Commodity prices and supply chain bottlenecks have already pushed panel prices up 20% over the past year, resulting in delays in their delivery around the world, according to a new analysis.
Solar PV’s supply chain has a “significant weakness” that needs to be highlighted in this research to ” call for the governments for diversification, and to eliminate supply chain vulnerabilities,” IEA chief Fatih Birol said.
“It’s not just a geopolitical issue that puts solar panel supply chains in China in danger. In large buildings, a fire may break out. Floods can occur. Disruption in the solar PV supply chain has significant consequences for our clean energy transition and our energy security,” Birol added.
By 2050, the International Energy Agency (IEA) predicts that the world will achieve zero emissions. Thirty-three percent of worldwide electricity generation will come from this source by then.
Europe’s desire to reduce its dependence on Russian gas means that a faster transition to solar energy is a more severe problem for the EU. More than 320GW of solar PV is expected to be installed by 2025 and approximately 600GW by 2030 under the EU’s “RePowerEU” plan.
According to Birol, Europe needs to be prepared for a complete cutoff of Russian gas imports.
Countries and groups like the EU “require tailored investment policies” to encourage investments in solar panel production and create their supply chains, Birol added.

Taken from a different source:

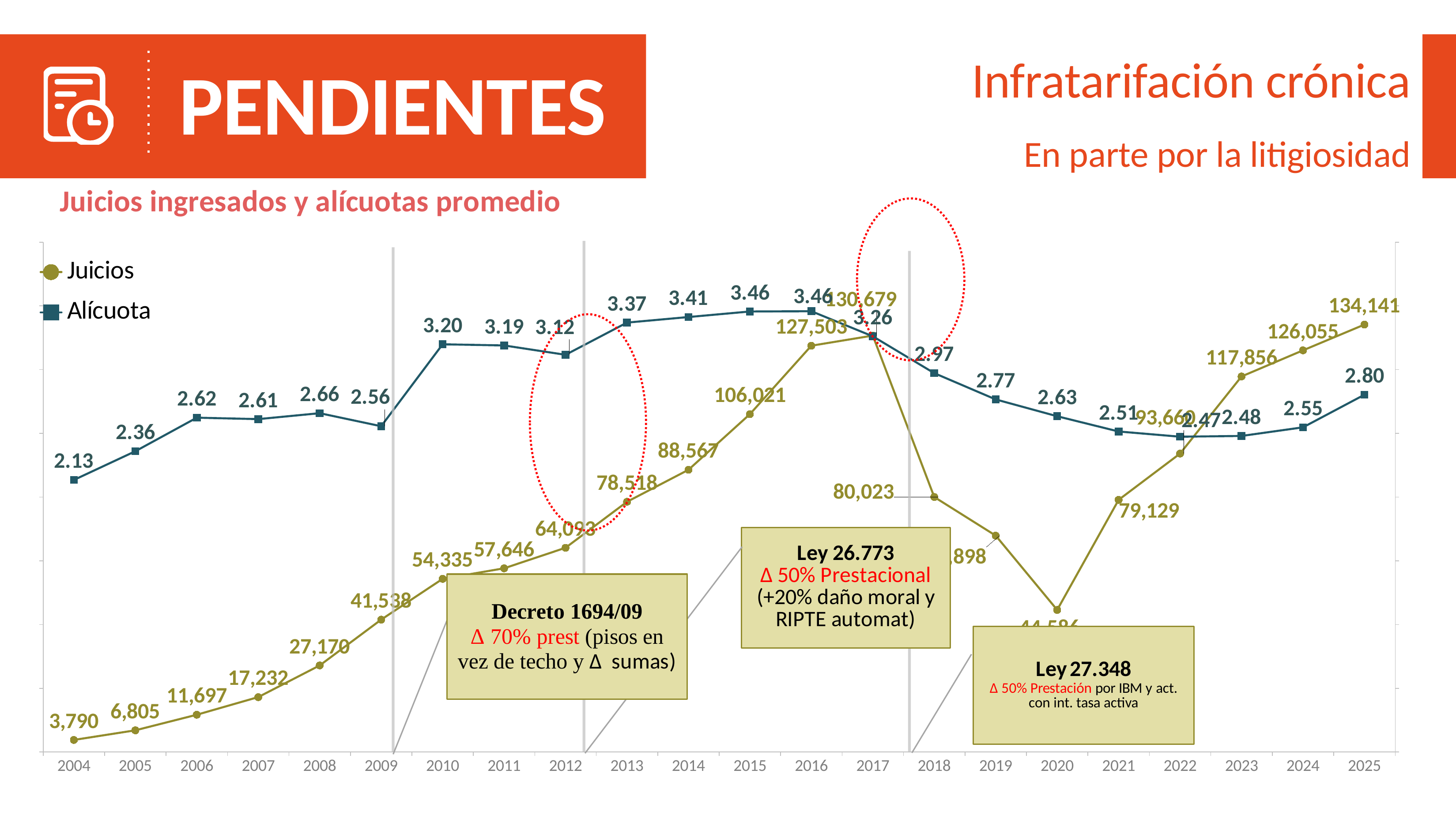
In which year is the Alícuota value lowest? 2004 What is the Alícuota value for 2010? 3.20 What is the title of the chart? Juicios ingresados y alícuotas promedio What kind of chart is shown on the slide? Line chart Do the Juicios values rise or fall from 2004 to 2017? Rise What is the Alícuota value for 2025? 2.80 How many series does the legend list? 2 How many years are shown on the x axis? 22 What is the value of Juicios for 2017? 130,679 What is the difference between the Juicios values for 2025 and 2024? 8,086 Which year has the larger Juicios value, 2016 or 2018? 2016 In which year is the Juicios value highest? 2025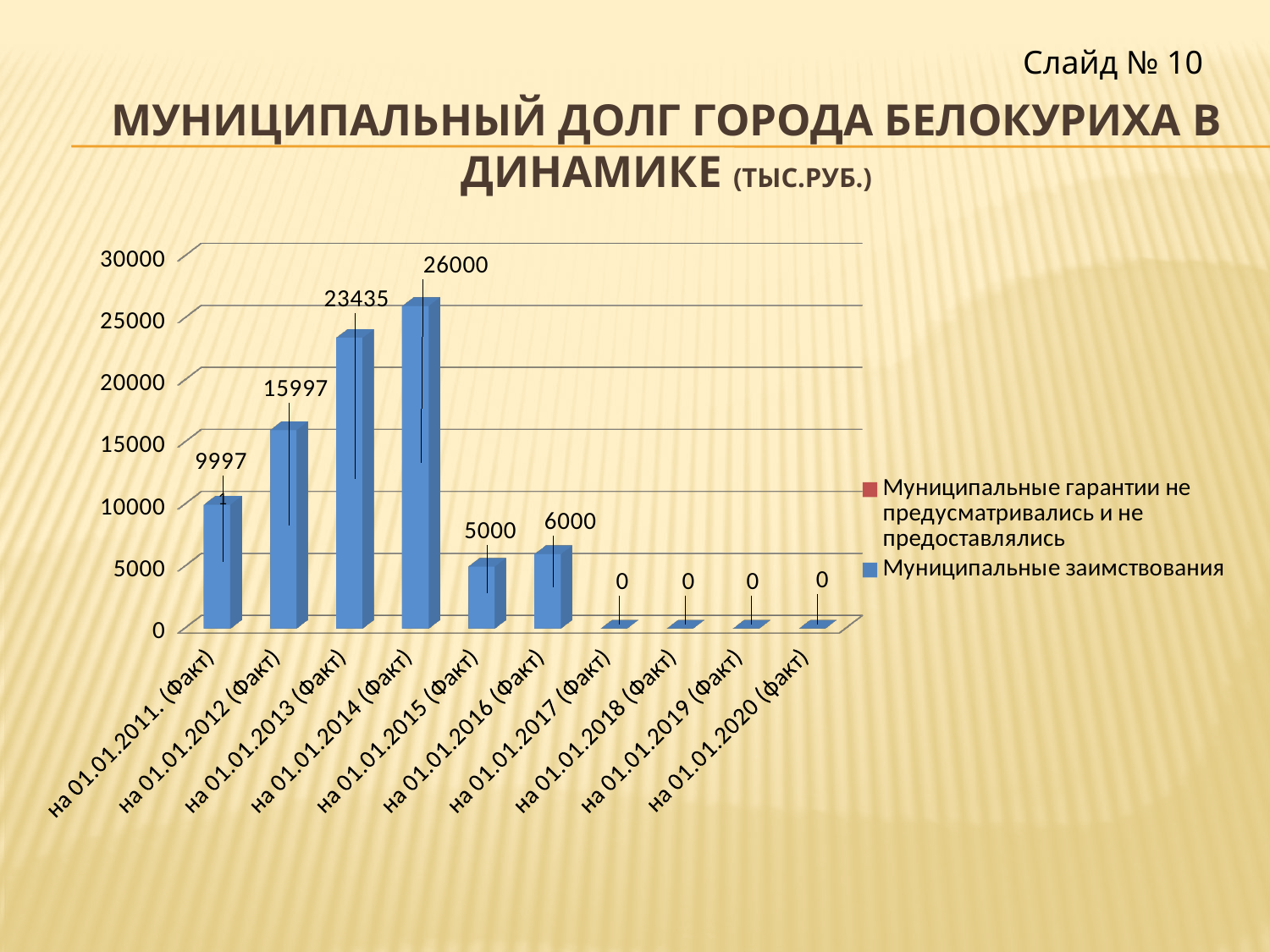
What is the value of municipal borrowings for на 01.01.2018 (Факт)? 0 Which is larger: municipal borrowings for на 01.01.2015 (Факт) or на 01.01.2016 (Факт)? на 01.01.2016 (Факт) What is the value of municipal borrowings for на 01.01.2016 (Факт)? 6000 How many series does the legend list? 2 What is the value of municipal borrowings (Муниципальные заимствования) for на 01.01.2014 (Факт)? 26000 How many dates (categories) are shown on the x axis? 10 What is the value of municipal borrowings for на 01.01.2011 (Факт)? 9997 Which date has the highest value of municipal borrowings? на 01.01.2014 (Факт) Do the municipal borrowings rise or fall from на 01.01.2014 (Факт) to на 01.01.2020 (Факт)? fall In what units are the values on the chart given, according to the title? тыс.руб. What kind of chart is shown on the slide? bar chart What is the difference between the municipal borrowings for на 01.01.2013 (Факт) and на 01.01.2012 (Факт)? 7438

According to the IEA’s chairman, China has a significant advantage in solar panel manufacturing due to lower energy and labor costs.
Some specific, quickly implementable policies that might be proposed to create a competitive edge vis-à-vis the low cost of manufacturing in China are: “Tax incentives for firms, establish manufacturing facilities in industry clusters to cut land cost,” Birol stated.
In addition, the survey stated that China’s Xinjiang province accounted for 40% of the global polysilicon production. Imports from China, including solar panel components, have been banned by the United States since the end of June in response to claims of rampant human rights breaches.
It was not included in the study, but it was said that “international cooperation on setting clear and transparent standards, taking into consideration environmental and social sustainability criteria” needs to be “strengthened” instead.